* Given exercise 1 *
Locate each line in the records below that contains the string "spatial", and copy those lines.

* Source excerpt *
* BEGIN *

Welcome to the Blog + Review Tour for Downsizing by Lin Stepp, hosted by JustRead Publicity Tours!
Title: Downsizing
Series: Mountain Home Books #2
Author: Lin Stepp
Publisher: Mountain Hill Press
Release Date: April 1, 2021
Genre: Clean/Sweet Contemporary Romance
Forced to suddenly downsize her life, and not by choice, pushes Mary Pat Latham to give up all that is familiar, to reexamine her life in every area, and to eventually open her heart to new beauty and purpose, instead of only looking back in regret.

* END *

Extracted records
* BEGIN *

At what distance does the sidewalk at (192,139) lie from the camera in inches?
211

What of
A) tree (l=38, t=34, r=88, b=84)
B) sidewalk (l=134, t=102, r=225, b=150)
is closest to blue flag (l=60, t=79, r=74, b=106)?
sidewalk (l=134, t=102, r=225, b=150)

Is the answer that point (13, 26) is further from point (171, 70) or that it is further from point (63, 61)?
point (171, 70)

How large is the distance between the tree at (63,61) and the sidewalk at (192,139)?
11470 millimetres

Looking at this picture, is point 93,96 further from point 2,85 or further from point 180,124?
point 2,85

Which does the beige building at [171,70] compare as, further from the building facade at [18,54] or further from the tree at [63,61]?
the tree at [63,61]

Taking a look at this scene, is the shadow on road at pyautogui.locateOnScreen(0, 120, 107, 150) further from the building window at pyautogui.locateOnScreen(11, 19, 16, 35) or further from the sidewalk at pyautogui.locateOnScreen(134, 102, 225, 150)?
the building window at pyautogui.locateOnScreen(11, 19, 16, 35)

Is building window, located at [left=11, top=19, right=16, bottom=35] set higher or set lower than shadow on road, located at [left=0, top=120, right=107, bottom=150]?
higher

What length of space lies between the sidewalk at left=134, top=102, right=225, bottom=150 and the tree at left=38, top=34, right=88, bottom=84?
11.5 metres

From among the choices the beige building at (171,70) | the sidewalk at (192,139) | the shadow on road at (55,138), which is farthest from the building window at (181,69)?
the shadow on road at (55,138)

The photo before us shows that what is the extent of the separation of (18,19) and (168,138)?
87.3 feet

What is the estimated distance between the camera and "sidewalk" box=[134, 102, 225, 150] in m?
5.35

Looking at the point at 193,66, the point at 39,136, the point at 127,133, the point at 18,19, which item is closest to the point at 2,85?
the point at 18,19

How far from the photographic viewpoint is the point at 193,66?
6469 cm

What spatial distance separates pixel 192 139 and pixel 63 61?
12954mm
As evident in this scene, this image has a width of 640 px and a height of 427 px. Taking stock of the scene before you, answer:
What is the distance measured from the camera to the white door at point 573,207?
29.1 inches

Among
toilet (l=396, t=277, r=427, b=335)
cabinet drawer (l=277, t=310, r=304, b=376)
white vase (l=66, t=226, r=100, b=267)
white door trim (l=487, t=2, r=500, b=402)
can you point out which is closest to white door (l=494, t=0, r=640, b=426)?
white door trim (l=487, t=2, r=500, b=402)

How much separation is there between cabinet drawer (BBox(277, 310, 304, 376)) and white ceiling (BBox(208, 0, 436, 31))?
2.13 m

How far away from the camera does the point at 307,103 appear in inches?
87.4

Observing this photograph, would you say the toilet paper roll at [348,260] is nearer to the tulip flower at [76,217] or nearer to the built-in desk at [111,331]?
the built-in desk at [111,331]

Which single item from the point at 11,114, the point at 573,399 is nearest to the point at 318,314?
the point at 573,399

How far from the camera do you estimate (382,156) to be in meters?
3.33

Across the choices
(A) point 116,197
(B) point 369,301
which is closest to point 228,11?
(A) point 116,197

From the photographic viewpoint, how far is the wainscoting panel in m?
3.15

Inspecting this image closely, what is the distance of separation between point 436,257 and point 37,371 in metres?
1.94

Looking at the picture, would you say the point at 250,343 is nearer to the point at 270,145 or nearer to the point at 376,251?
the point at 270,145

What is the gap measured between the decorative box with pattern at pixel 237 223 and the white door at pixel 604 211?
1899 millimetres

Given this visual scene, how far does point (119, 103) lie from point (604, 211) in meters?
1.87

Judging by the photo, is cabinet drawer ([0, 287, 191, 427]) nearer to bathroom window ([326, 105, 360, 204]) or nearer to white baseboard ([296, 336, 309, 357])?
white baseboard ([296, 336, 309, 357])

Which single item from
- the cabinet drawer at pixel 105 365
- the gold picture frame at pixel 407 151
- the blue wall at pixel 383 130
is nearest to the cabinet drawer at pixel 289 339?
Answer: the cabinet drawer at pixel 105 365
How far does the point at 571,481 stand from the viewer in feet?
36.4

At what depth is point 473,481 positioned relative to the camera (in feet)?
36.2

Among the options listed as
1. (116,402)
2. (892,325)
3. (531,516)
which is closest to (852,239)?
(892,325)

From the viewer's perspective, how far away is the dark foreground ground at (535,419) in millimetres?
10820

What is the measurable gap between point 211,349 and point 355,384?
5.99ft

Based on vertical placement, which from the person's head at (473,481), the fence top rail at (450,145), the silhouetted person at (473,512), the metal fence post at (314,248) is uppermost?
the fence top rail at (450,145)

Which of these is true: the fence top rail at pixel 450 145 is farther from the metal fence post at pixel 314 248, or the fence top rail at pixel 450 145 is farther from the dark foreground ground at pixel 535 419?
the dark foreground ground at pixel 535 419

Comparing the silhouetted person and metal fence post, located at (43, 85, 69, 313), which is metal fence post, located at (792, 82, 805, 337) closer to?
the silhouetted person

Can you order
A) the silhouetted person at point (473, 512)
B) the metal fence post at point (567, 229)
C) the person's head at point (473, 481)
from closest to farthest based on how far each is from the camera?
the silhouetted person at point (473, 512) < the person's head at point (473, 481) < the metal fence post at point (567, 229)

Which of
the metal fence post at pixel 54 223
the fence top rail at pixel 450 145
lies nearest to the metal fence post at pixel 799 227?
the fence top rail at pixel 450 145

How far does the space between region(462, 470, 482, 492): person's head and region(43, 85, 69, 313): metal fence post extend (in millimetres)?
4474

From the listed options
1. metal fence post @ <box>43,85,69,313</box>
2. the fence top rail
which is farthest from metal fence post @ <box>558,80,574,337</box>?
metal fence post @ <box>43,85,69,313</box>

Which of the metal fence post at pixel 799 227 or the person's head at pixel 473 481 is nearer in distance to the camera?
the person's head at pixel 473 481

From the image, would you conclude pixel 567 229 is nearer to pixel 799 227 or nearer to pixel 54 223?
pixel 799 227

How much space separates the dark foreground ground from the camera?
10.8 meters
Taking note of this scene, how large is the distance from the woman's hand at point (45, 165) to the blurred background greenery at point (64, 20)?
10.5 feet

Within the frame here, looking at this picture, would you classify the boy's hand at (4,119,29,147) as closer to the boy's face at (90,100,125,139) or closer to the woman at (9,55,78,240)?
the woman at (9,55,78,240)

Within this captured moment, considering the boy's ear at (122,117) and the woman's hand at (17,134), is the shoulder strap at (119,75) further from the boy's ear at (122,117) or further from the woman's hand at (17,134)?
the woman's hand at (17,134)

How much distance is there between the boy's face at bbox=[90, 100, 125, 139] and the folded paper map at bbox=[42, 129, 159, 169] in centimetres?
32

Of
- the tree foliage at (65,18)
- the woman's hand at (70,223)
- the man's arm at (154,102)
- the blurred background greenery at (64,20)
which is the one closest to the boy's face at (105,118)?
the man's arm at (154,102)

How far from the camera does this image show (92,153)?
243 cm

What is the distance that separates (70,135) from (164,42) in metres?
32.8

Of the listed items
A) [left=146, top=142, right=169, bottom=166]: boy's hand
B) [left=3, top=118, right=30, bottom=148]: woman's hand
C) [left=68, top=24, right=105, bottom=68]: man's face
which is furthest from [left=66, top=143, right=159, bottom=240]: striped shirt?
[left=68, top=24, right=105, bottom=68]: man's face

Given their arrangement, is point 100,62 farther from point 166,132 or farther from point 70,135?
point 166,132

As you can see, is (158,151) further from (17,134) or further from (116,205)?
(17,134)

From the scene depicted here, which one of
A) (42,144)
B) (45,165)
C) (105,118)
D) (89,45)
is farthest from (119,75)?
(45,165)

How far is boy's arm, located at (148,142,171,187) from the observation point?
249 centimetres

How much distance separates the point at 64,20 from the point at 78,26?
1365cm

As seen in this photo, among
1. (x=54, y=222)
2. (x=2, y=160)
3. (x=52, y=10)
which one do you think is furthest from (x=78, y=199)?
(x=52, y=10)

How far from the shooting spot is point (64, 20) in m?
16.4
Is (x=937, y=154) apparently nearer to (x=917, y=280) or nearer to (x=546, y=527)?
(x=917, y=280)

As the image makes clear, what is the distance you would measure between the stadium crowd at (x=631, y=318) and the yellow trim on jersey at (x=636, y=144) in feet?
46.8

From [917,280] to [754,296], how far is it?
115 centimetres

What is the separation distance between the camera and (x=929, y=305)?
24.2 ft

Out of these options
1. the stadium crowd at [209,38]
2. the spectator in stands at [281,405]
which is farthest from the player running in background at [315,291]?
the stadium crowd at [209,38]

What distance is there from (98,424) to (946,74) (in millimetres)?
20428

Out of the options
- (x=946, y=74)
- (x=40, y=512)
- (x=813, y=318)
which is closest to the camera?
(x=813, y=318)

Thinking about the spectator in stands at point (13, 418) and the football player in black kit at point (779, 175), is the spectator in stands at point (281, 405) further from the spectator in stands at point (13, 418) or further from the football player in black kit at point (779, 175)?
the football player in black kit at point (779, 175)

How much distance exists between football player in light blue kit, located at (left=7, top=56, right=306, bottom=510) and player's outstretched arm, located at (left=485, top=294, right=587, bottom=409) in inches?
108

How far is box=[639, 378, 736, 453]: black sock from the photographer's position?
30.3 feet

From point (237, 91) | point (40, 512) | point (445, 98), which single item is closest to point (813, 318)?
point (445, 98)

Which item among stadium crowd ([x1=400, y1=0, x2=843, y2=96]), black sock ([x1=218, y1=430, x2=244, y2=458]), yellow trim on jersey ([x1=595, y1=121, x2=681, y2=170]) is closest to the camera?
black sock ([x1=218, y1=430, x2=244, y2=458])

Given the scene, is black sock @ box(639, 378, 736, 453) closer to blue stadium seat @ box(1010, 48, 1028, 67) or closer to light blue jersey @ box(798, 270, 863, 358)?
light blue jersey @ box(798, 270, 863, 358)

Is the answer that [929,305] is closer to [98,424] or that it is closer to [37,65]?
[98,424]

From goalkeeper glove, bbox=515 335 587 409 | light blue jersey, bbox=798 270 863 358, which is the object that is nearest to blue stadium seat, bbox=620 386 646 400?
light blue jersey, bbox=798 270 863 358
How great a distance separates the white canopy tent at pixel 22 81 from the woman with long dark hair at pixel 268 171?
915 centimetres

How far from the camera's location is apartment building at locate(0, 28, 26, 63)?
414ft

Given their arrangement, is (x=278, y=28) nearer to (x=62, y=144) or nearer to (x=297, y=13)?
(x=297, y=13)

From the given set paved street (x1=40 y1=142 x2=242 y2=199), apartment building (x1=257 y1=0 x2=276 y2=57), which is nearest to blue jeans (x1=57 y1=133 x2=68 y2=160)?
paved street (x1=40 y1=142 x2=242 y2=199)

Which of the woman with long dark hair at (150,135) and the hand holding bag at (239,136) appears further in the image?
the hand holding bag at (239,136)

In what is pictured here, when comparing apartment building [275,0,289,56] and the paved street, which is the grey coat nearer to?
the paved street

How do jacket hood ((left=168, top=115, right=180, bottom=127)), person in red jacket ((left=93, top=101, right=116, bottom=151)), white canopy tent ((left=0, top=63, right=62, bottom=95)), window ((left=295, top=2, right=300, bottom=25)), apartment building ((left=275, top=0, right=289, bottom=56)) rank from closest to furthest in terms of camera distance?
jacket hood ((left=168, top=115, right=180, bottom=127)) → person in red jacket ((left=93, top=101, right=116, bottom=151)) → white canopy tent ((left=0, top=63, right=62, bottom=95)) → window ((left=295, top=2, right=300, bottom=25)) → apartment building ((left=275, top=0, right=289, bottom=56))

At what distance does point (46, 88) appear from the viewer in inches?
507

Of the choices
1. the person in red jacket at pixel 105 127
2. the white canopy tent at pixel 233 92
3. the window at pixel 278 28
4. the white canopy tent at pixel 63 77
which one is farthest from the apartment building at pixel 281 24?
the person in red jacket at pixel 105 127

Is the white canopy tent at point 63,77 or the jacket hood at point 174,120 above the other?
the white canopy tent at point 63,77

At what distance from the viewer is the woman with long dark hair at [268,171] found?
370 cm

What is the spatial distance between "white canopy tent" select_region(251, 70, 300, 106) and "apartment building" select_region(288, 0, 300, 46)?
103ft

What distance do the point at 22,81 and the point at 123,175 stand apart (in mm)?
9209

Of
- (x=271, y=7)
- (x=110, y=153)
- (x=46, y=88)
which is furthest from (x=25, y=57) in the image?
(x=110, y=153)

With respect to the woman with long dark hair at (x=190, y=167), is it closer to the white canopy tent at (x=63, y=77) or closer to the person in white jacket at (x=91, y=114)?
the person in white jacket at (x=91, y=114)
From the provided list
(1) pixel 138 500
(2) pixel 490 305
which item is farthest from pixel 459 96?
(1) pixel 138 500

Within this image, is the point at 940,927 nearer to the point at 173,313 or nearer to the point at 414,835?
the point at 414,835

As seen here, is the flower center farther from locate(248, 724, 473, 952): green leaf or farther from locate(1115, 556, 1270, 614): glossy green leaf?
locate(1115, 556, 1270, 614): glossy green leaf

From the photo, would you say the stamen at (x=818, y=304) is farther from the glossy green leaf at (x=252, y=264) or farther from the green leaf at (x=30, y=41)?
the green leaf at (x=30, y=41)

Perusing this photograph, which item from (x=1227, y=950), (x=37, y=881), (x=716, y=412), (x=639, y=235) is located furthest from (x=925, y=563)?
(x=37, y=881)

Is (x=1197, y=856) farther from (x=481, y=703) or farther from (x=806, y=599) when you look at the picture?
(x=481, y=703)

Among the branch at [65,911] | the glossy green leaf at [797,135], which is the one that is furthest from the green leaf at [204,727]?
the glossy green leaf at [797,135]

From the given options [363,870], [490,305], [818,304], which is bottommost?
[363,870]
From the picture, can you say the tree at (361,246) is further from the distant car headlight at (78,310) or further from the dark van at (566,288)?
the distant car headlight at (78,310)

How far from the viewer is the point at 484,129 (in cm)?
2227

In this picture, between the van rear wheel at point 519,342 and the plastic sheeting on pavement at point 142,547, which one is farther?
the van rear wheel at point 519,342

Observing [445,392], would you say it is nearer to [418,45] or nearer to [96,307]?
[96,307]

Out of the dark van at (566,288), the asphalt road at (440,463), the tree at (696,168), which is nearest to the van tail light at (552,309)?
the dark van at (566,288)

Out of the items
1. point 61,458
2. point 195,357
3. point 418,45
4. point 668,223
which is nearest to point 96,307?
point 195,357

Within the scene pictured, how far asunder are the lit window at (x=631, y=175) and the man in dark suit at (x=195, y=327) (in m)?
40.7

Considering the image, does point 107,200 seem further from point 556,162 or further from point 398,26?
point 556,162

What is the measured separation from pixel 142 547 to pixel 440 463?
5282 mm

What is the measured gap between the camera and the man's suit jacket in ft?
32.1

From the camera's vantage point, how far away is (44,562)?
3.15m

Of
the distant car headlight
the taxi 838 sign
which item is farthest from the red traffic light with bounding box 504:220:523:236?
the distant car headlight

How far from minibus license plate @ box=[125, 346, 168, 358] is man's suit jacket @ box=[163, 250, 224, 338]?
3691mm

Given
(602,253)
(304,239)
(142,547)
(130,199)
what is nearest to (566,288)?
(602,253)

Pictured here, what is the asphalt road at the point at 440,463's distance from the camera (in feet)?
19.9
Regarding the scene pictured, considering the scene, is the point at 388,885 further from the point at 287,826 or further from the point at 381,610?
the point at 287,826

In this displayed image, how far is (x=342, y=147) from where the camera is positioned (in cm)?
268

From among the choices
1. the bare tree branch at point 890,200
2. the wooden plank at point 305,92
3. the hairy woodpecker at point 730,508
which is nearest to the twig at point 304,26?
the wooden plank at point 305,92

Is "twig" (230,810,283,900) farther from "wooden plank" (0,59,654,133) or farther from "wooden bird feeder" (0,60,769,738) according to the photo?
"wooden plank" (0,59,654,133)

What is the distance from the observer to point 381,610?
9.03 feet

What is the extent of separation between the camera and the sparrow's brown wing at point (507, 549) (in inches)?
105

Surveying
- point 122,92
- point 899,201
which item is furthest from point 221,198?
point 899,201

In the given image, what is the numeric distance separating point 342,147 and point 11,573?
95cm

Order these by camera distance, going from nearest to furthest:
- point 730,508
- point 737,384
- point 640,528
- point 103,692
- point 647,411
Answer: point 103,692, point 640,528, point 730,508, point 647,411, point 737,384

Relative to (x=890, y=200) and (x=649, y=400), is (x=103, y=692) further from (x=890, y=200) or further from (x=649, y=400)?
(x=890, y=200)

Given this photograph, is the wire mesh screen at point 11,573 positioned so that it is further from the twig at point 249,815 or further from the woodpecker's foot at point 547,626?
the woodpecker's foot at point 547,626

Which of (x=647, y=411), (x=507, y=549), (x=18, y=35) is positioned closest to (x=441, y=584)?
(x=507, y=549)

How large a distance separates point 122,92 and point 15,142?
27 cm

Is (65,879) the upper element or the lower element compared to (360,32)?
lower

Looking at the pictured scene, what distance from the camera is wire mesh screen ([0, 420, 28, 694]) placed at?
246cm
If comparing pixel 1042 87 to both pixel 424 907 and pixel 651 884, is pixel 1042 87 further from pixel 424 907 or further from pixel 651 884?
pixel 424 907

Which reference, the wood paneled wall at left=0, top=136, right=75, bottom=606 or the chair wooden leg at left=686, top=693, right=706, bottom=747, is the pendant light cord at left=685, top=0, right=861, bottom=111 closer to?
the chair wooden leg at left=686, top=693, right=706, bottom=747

* END *

* Given exercise 2 *
From the book announcement above, copy the passage between "Welcome to the" and "back in regret.", inclusive.

* Written answer 1 *
What spatial distance separates pixel 192 139 and pixel 63 61?
What is the spatial distance between "white canopy tent" select_region(251, 70, 300, 106) and "apartment building" select_region(288, 0, 300, 46)?

* Written answer 2 *
Welcome to the Blog + Review Tour for Downsizing by Lin Stepp, hosted by JustRead Publicity Tours!
Title: Downsizing
Series: Mountain Home Books #2
Author: Lin Stepp
Publisher: Mountain Hill Press
Release Date: April 1, 2021
Genre: Clean/Sweet Contemporary Romance
Forced to suddenly downsize her life, and not by choice, pushes Mary Pat Latham to give up all that is familiar, to reexamine her life in every area, and to eventually open her heart to new beauty and purpose, instead of only looking back in regret.